### Data records
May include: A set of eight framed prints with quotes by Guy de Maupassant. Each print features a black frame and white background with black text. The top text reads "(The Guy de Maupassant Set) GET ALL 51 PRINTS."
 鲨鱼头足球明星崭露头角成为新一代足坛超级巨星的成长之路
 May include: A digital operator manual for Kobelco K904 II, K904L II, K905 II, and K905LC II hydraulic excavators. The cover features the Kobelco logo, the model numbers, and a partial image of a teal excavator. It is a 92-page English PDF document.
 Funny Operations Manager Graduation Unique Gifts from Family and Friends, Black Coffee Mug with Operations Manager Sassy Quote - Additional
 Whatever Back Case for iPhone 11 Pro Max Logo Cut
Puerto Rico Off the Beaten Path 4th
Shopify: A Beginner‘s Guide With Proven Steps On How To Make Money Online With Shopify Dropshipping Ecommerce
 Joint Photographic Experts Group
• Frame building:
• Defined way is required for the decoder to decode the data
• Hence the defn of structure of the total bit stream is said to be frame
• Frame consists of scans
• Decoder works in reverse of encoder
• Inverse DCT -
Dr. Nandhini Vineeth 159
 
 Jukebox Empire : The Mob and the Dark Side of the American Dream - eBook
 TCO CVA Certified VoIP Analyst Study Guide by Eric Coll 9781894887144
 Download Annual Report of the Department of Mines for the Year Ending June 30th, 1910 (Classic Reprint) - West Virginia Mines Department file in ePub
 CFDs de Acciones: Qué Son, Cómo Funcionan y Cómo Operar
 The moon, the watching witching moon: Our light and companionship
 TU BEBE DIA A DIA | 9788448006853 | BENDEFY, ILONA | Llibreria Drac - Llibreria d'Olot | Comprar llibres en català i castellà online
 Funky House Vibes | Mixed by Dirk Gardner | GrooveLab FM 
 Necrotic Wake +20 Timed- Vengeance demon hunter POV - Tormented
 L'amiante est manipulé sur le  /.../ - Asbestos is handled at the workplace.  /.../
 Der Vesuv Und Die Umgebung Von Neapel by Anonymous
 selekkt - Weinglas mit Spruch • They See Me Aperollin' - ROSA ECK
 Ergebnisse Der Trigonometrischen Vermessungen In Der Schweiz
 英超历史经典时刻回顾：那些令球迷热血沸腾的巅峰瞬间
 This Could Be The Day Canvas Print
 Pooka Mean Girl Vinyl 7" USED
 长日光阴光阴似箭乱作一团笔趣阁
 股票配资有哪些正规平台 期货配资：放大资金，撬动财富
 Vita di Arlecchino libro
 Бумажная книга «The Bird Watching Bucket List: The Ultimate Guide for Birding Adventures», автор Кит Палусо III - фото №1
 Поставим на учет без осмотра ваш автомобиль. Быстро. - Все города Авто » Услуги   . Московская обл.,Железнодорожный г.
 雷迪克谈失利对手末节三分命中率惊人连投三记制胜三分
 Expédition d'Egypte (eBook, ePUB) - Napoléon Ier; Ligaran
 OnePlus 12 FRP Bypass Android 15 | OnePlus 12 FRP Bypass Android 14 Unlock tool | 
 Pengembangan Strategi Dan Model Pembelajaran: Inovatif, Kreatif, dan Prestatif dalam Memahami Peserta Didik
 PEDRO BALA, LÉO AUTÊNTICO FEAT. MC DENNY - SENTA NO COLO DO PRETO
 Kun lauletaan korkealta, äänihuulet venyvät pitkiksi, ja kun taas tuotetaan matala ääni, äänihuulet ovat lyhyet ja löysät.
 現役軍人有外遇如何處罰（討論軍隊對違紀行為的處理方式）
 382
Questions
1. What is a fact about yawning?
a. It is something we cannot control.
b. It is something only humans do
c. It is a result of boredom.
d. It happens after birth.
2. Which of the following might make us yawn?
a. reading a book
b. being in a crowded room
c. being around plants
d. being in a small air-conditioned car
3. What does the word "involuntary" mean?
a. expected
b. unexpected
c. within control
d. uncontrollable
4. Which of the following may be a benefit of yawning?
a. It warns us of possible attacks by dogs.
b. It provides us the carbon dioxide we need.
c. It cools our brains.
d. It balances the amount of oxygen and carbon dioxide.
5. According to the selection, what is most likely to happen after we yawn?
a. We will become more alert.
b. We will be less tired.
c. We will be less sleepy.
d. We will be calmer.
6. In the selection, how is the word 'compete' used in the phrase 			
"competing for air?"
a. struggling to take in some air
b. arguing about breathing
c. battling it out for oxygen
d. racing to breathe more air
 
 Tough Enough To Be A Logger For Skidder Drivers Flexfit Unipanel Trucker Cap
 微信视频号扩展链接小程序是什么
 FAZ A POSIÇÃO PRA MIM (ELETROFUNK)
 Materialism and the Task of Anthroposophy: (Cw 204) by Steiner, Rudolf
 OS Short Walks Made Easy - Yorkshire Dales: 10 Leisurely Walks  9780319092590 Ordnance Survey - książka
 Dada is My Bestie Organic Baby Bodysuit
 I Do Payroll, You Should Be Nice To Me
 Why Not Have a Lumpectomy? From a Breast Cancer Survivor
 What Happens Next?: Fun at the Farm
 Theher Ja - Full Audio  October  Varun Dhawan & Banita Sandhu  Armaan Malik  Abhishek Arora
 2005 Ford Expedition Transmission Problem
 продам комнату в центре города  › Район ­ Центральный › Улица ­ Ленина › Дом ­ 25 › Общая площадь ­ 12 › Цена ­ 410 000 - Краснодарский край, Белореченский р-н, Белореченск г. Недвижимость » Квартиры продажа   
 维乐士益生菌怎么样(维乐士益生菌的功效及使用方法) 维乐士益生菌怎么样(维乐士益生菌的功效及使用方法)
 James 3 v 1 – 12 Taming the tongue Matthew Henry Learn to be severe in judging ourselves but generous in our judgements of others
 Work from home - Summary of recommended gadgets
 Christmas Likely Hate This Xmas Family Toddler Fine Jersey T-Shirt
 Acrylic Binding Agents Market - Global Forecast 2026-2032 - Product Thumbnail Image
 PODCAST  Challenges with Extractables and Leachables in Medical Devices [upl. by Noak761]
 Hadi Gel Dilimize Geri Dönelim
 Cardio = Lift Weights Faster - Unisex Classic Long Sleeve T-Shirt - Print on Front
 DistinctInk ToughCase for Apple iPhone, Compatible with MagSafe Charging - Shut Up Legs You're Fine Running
######
» What you have to do:
Give the listing again. Leave every word as it stands.

» Finished exercise:
May include: A set of eight framed prints with quotes by Guy de Maupassant. Each print features a black frame and white background with black text. The top text reads "(The Guy de Maupassant Set) GET ALL 51 PRINTS."
 鲨鱼头足球明星崭露头角成为新一代足坛超级巨星的成长之路
 May include: A digital operator manual for Kobelco K904 II, K904L II, K905 II, and K905LC II hydraulic excavators. The cover features the Kobelco logo, the model numbers, and a partial image of a teal excavator. It is a 92-page English PDF document.
 Funny Operations Manager Graduation Unique Gifts from Family and Friends, Black Coffee Mug with Operations Manager Sassy Quote - Additional
 Whatever Back Case for iPhone 11 Pro Max Logo Cut
Puerto Rico Off the Beaten Path 4th
Shopify: A Beginner‘s Guide With Proven Steps On How To Make Money Online With Shopify Dropshipping Ecommerce
 Joint Photographic Experts Group
• Frame building:
• Defined way is required for the decoder to decode the data
• Hence the defn of structure of the total bit stream is said to be frame
• Frame consists of scans
• Decoder works in reverse of encoder
• Inverse DCT -
Dr. Nandhini Vineeth 159
 
 Jukebox Empire : The Mob and the Dark Side of the American Dream - eBook
 TCO CVA Certified VoIP Analyst Study Guide by Eric Coll 9781894887144
 Download Annual Report of the Department of Mines for the Year Ending June 30th, 1910 (Classic Reprint) - West Virginia Mines Department file in ePub
 CFDs de Acciones: Qué Son, Cómo Funcionan y Cómo Operar
 The moon, the watching witching moon: Our light and companionship
 TU BEBE DIA A DIA | 9788448006853 | BENDEFY, ILONA | Llibreria Drac - Llibreria d'Olot | Comprar llibres en català i castellà online
 Funky House Vibes | Mixed by Dirk Gardner | GrooveLab FM 
 Necrotic Wake +20 Timed- Vengeance demon hunter POV - Tormented
 L'amiante est manipulé sur le  /.../ - Asbestos is handled at the workplace.  /.../
 Der Vesuv Und Die Umgebung Von Neapel by Anonymous
 selekkt - Weinglas mit Spruch • They See Me Aperollin' - ROSA ECK
 Ergebnisse Der Trigonometrischen Vermessungen In Der Schweiz
 英超历史经典时刻回顾：那些令球迷热血沸腾的巅峰瞬间
 This Could Be The Day Canvas Print
 Pooka Mean Girl Vinyl 7" USED
 长日光阴光阴似箭乱作一团笔趣阁
 股票配资有哪些正规平台 期货配资：放大资金，撬动财富
 Vita di Arlecchino libro
 Бумажная книга «The Bird Watching Bucket List: The Ultimate Guide for Birding Adventures», автор Кит Палусо III - фото №1
 Поставим на учет без осмотра ваш автомобиль. Быстро. - Все города Авто » Услуги   . Московская обл.,Железнодорожный г.
 雷迪克谈失利对手末节三分命中率惊人连投三记制胜三分
 Expédition d'Egypte (eBook, ePUB) - Napoléon Ier; Ligaran
 OnePlus 12 FRP Bypass Android 15 | OnePlus 12 FRP Bypass Android 14 Unlock tool | 
 Pengembangan Strategi Dan Model Pembelajaran: Inovatif, Kreatif, dan Prestatif dalam Memahami Peserta Didik
 PEDRO BALA, LÉO AUTÊNTICO FEAT. MC DENNY - SENTA NO COLO DO PRETO
 Kun lauletaan korkealta, äänihuulet venyvät pitkiksi, ja kun taas tuotetaan matala ääni, äänihuulet ovat lyhyet ja löysät.
 現役軍人有外遇如何處罰（討論軍隊對違紀行為的處理方式）
 382
Questions
1. What is a fact about yawning?
a. It is something we cannot control.
b. It is something only humans do
c. It is a result of boredom.
d. It happens after birth.
2. Which of the following might make us yawn?
a. reading a book
b. being in a crowded room
c. being around plants
d. being in a small air-conditioned car
3. What does the word "involuntary" mean?
a. expected
b. unexpected
c. within control
d. uncontrollable
4. Which of the following may be a benefit of yawning?
a. It warns us of possible attacks by dogs.
b. It provides us the carbon dioxide we need.
c. It cools our brains.
d. It balances the amount of oxygen and carbon dioxide.
5. According to the selection, what is most likely to happen after we yawn?
a. We will become more alert.
b. We will be less tired.
c. We will be less sleepy.
d. We will be calmer.
6. In the selection, how is the word 'compete' used in the phrase 			
"competing for air?"
a. struggling to take in some air
b. arguing about breathing
c. battling it out for oxygen
d. racing to breathe more air
 
 Tough Enough To Be A Logger For Skidder Drivers Flexfit Unipanel Trucker Cap
 微信视频号扩展链接小程序是什么
 FAZ A POSIÇÃO PRA MIM (ELETROFUNK)
 Materialism and the Task of Anthroposophy: (Cw 204) by Steiner, Rudolf
 OS Short Walks Made Easy - Yorkshire Dales: 10 Leisurely Walks  9780319092590 Ordnance Survey - książka
 Dada is My Bestie Organic Baby Bodysuit
 I Do Payroll, You Should Be Nice To Me
 Why Not Have a Lumpectomy? From a Breast Cancer Survivor
 What Happens Next?: Fun at the Farm
 Theher Ja - Full Audio  October  Varun Dhawan & Banita Sandhu  Armaan Malik  Abhishek Arora
 2005 Ford Expedition Transmission Problem
 продам комнату в центре города  › Район ­ Центральный › Улица ­ Ленина › Дом ­ 25 › Общая площадь ­ 12 › Цена ­ 410 000 - Краснодарский край, Белореченский р-н, Белореченск г. Недвижимость » Квартиры продажа   
 维乐士益生菌怎么样(维乐士益生菌的功效及使用方法) 维乐士益生菌怎么样(维乐士益生菌的功效及使用方法)
 James 3 v 1 – 12 Taming the tongue Matthew Henry Learn to be severe in judging ourselves but generous in our judgements of others
 Work from home - Summary of recommended gadgets
 Christmas Likely Hate This Xmas Family Toddler Fine Jersey T-Shirt
 Acrylic Binding Agents Market - Global Forecast 2026-2032 - Product Thumbnail Image
 PODCAST  Challenges with Extractables and Leachables in Medical Devices [upl. by Noak761]
 Hadi Gel Dilimize Geri Dönelim
 Cardio = Lift Weights Faster - Unisex Classic Long Sleeve T-Shirt - Print on Front
 DistinctInk ToughCase for Apple iPhone, Compatible with MagSafe Charging - Shut Up Legs You're Fine Running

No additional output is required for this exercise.